▶ _SUPPLIED PASSAGE_
--- Start ---
Generating energy in the UK
In fact, the UK is the only one of Europe’s five biggest energy users to be increasing its reliance on imported energy. Our dependence on imported fuels is now at a level not seen since the 1970s.
UK energy demand
Although historically relatively self-sufficient in covering domestic energy demand, the UKs dependency on energy imports has increased in recent decades. With oil and gas fields on the continental shelf diminishing and the closing down of the coal mines, as a country, we have grown increasingly reliant on supplies from outside of the UK.
Where does UK energy come from?
Like most European countries, the UK imports the majority of its traditional fuel supplies, especially gas. We do have our own home-grown resources, but they are not as plentiful as they need to be this is why we need to rely on external suppliers. The additional gas is mainly sourced from Norway, some gas is also piped under the channel, from countries like Belgium and the Netherlands, we also source some from Russia which has caused problems of late.
The UK’s electricity is produced using an array of different fuels including coal, gas, wind power, and nuclear power. Only a percentage of these fuels originate in the UK, the rest are imported. Due to the pipeline network which runs between Norway and the UK, Norway is a key provider of our crude oil, accounting for 61% in 2015. However, our reliance on Norway has fallen in recent years, with more being sourced from the Organisation of Petroleum Exporting Countries (OPEC) which is made up of Algeria, Angola, Ecuador, Indonesia, Iran, Iraq, Kuwait, Libya, Nigeria, Qatar, Saudi Arabia, United Arab Emirates, and Venezuela. By 2015, 36% of crude oil imports came from OPEC.
Cables called interconnectors connect the UK electricity network to systems in France, the Netherlands, and Ireland. The UK uses these cables to import or export electricity as required.
--- End ---
▶ _GIVEN INSTRUCTION 1_
Reproduce the stored records verbatim, from the line containing "What is the distance from the vantage point to the grass-covered" through the end of the records, both ends included.

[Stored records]
--- Start ---
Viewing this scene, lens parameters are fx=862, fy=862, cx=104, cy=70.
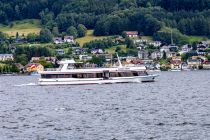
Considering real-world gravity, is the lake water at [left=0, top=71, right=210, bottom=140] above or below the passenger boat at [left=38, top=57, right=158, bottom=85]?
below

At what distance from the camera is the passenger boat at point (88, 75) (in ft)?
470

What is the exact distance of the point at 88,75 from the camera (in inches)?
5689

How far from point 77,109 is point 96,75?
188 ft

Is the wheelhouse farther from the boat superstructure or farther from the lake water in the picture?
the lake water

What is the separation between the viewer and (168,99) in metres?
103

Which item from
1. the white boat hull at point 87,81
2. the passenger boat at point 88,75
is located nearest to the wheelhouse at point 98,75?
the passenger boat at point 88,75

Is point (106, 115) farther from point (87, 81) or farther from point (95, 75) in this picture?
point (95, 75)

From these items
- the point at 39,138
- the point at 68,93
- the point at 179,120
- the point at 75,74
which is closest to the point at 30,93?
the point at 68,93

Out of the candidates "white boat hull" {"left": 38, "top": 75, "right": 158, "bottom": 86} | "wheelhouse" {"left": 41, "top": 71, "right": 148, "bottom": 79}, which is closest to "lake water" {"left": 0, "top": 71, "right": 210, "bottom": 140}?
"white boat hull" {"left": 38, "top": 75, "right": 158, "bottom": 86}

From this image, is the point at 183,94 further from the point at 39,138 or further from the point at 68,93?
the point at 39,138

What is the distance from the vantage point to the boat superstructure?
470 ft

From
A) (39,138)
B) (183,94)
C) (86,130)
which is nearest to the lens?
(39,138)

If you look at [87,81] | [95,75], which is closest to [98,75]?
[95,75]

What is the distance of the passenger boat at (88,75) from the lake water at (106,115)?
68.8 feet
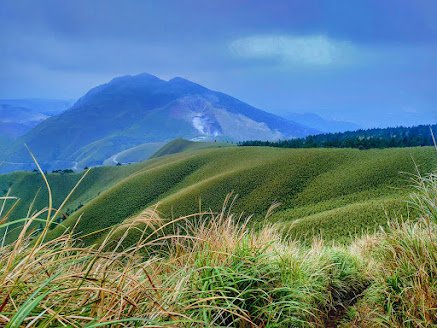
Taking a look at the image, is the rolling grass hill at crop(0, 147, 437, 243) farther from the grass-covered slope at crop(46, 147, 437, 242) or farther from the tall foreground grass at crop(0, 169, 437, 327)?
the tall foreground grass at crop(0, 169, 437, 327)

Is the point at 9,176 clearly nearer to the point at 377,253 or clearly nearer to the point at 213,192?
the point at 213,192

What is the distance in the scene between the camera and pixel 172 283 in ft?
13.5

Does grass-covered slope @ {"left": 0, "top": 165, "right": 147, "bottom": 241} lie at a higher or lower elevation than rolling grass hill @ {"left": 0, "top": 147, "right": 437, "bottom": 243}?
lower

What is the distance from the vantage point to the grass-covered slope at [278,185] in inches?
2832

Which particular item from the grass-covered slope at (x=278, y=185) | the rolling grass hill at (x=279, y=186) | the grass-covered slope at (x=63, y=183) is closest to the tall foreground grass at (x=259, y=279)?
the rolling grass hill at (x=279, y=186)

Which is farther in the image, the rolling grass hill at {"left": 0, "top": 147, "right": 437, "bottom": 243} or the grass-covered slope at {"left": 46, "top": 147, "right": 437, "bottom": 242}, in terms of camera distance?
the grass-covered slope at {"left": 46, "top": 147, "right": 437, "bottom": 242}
--- End ---
▶ _GIVEN INSTRUCTION 2_
For each statement, say whether it agrees with the passage on UK energy. Answer yes or no, and quote the words from the passage that decide it.
(a) Norway supplied 61% of the UK's crude oil in 2015.
(b) Interconnectors link the UK electricity network to systems in Germany.
(c) The UK is one of several among Europe's five biggest energy users that are increasing their reliance on imported energy.

▶ _OUTPUT 1_
What is the distance from the vantage point to the grass-covered slope at [278,185] in inches?
2832

Which particular item from the grass-covered slope at (x=278, y=185) | the rolling grass hill at (x=279, y=186) | the grass-covered slope at (x=63, y=183) is closest to the tall foreground grass at (x=259, y=279)?
the rolling grass hill at (x=279, y=186)

Which is farther in the image, the rolling grass hill at {"left": 0, "top": 147, "right": 437, "bottom": 243} or the grass-covered slope at {"left": 46, "top": 147, "right": 437, "bottom": 242}, in terms of camera distance?
the grass-covered slope at {"left": 46, "top": 147, "right": 437, "bottom": 242}

▶ _OUTPUT 2_
(a) Yes: "Norway is a key provider of our crude oil, accounting for 61% in 2015"
(b) No: "Cables called interconnectors connect the UK electricity network to systems in France, the Netherlands, and Ireland"
(c) No: "the UK is the only one of Europe’s five biggest energy users to be increasing its reliance on imported energy"